Textos sem pé nem cabeça #31

Flávia Six
2 min readFeb 25, 2021

Eram duas e meia da manhã. Fui à janela, escancarada, o que é raro em noite de fevereiro. Por falta de bateria, não havia música, o que foi bom, afinal. Porque chovia. Fiquei ali um bom tempo, olhando uma praça sem ninguém e sentindo a umidade do ar. Eu estava contente. Mas aí me veio uma vontadinha, aquela ânsia de aproveitar o bonito pra ver se me sai um verbo. Me decepciono. Se o momento era bom, queria eu aproveitá-lo sem minha parcela menor, a que quer maneiras de transformar pros outros. Não havia mais ninguém ali, era um tempo meu. A necessidade das narrativas me faz buscar essas brechas que me despertam palavras. E acho bom ter o olho atento, mas há vezes em que não o queria pela cabeça. Queria só ficar ali, à janela, enquanto a cidade dormia e eu me sentia especial por estar. Esse instante nem ao menos é mais meu, porque, apesar de ter contido a tentativa de versos, cá estou, expondo-o pra vocês. Acho que falhei.

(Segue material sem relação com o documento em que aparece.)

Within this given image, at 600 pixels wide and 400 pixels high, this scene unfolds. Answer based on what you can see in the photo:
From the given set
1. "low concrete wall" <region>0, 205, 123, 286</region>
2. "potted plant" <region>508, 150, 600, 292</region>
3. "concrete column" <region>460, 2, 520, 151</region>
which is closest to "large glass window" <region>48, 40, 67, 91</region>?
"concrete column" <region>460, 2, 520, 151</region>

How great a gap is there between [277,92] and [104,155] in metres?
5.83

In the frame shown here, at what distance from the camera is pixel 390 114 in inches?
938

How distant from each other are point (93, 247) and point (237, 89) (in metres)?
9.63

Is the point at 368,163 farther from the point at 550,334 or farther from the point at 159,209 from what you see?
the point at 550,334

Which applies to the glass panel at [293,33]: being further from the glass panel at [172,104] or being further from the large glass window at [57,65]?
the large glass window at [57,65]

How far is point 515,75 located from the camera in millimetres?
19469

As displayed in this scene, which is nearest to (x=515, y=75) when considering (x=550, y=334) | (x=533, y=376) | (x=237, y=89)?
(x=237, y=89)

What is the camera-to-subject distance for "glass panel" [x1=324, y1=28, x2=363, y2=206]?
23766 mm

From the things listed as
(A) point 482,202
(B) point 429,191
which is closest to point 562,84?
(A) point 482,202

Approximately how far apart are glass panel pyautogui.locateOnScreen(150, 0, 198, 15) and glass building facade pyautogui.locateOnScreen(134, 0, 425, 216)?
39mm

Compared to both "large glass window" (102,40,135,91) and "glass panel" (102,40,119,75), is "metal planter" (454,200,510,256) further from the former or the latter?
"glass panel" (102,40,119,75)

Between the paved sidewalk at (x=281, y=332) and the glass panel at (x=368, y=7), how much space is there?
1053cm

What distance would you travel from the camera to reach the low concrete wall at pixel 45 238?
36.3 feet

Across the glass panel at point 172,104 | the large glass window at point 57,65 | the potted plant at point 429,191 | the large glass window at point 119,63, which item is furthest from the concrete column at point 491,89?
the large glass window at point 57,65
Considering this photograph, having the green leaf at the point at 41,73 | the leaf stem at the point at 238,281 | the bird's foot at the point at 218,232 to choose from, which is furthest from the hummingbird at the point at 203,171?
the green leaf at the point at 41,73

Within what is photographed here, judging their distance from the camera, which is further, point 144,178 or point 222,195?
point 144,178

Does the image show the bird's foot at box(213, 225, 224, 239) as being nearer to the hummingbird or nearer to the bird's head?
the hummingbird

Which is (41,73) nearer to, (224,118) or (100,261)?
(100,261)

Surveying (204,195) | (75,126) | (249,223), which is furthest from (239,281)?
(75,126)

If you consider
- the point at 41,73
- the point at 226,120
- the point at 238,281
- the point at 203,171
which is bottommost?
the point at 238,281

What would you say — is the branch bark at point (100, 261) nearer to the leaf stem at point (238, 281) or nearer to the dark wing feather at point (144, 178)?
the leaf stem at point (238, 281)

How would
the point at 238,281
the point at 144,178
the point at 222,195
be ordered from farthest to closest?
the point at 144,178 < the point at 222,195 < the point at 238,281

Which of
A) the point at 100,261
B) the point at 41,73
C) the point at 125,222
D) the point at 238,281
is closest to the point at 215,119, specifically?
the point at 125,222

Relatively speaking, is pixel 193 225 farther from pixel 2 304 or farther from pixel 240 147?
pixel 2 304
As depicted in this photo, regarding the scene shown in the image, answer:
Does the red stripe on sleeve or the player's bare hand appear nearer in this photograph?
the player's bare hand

Esses dias tive comigo outro momento bonito, ele foi tão cru, tão singelo e pequeno, sinto que contá-lo seria corrompê-lo. Prometi que não o faria. Guardo pra mim, nem ao menos no diário tive coragem de escrever. Mas falei sobre não compartilhar, e isso já é forma de compartilhar. Como fiz agora, de novo. Sigo falhando. Pois é, somos viciados. As redes que nos tiram o social e nos fazem aproveitar no outro que comenta a foto meses do tempo. Um tempo que foi depois, depois atrás, e muito atrás presente. Eu lembro: um dia me aproximei de mim, entendi minhas falas e, de repente, achava que era obrigação torná-las livres, verbalizando. Passei anos na necessidade de falar, de exercer o pragmatismo urgente do que quero e do que penso. Só assim seria livre em mim, eu pensava. Isso tem uns pontos de verdade. Há alguns anos, entretanto, ando o caminho oposto. Exercito o meu silêncio porque penso que nem tudo precisa ser dito. E palavras são tão pequenas, realmente. Como poderia eu diminuir um momento de chuva em letras que não comportam? De fato há belos poemas torrenciais, mas me pareceu uma perda. Porque ao parar pra escrever eu não veria mais a praça, os olhos seriam de dentro e do que faço eu dela. Era desnecessário o mergulho. Escrever seria me encher de mim, quando já estava de chuva até a boca. Não sei se esse tempo era tanto meu quanto pensei que fosse, acho que me esforcei em me esvaziar, o que faz dele só o tempo. Quanto a mim? A única do mundo desperta, uma convidada, pude ver com ouvidos a água que batia o chão.